Model Pair Total VRAM Split Result
Qwen3-Coder-Next (148GB) + Devstral-2-123B (239GB dequantized) 387GB 3/4 GPUs ✅ Both loaded, no disk offload
Qwen3-Coder-Next (148GB) alone 148GB 3 GPUs ✅ bf16, no quantization
Devstral-2-123B on 3 GPUs (213GB available) 239GB ✅ Correctly rejected (doesn't fit)
openai/gpt-oss-120b (60.8GB disk, ~79GB dequantized Mxfp4→bf16) ~79GB 2 GPUs ✅ Mxfp4 dequantization detected, planned for 1.3× disk

Architecture

llm_skeleton/
    __init__.py          # Public API
    probe.py             # Phase 1: config.json parsing, safetensor index sizes
    plan.py              # Phase 2: strategy cascade (bf16 → INT8 → INT4)
    load.py              # Phase 3: explicit device_map execution
    bin_packing.py       # Layer-to-GPU placement with contiguity + headroom
    orchestrator.py      # DualModelOrchestrator for multi-model loading
    hardware.py          # GPU detection (VRAM, compute capability)
    compatibility.py     # Python version, library, dtype checks
    tests/               # 46 offline tests

Rules Encoded From Failure

  1. Probe before download. Every compatibility issue is in config.json.
  2. Explicit device maps only. Never device_map="auto".
  3. Per-layer sizing for MoE. Layers are NOT equal size.
  4. BitsAndBytesConfig, not load_in_8bit.
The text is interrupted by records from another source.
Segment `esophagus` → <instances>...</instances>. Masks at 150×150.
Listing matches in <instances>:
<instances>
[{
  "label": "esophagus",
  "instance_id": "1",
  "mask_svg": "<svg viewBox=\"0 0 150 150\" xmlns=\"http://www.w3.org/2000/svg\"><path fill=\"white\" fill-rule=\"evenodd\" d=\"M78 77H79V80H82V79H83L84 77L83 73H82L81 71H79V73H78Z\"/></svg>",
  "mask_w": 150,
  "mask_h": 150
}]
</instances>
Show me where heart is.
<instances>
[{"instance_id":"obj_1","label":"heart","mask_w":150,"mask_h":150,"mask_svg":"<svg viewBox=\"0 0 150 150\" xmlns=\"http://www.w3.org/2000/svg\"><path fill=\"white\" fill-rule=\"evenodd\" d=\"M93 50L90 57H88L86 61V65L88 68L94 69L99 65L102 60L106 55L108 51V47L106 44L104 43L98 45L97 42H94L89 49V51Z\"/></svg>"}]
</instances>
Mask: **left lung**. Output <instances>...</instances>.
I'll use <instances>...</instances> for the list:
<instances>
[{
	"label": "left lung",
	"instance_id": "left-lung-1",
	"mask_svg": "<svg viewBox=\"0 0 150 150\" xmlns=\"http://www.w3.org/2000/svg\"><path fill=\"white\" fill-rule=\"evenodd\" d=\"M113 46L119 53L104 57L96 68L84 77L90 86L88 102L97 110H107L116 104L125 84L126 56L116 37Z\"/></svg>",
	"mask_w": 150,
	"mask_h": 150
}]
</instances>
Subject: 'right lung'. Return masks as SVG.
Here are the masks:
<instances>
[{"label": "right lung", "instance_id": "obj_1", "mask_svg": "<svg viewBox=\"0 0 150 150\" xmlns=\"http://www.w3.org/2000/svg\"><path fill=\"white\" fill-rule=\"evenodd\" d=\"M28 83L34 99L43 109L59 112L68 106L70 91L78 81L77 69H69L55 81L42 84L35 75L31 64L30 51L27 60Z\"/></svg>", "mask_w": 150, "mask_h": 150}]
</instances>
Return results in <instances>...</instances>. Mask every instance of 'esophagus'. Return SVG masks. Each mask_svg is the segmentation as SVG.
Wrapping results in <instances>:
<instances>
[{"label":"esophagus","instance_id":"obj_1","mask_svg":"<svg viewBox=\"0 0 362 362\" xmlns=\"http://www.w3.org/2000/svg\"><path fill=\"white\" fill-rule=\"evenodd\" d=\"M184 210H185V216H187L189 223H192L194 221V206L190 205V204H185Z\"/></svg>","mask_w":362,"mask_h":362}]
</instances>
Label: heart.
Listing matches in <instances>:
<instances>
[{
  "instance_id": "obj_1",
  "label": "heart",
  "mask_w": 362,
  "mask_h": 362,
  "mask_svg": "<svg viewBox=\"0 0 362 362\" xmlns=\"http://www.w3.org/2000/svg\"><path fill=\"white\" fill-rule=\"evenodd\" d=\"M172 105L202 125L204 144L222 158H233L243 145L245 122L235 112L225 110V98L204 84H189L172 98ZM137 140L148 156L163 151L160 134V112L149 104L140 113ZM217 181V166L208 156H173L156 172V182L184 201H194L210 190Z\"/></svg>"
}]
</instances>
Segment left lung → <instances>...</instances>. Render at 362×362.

Custom model classes reject the kwarg.
  5. FP8 on A100 = 2x size. Plan for dequantized bf16, not disk size.
  6. Mxfp4 without Triton >=3.4 = ~1.3x size. Same principle as FP8 — plan for VRAM, not disk.
  7. Headroom is per-GPU, not total. 200GB total free means nothing if every GPU has 0 free.
  8. Fail fast. If it won't fit, say so in 1 second, not after 10 minutes of downloading.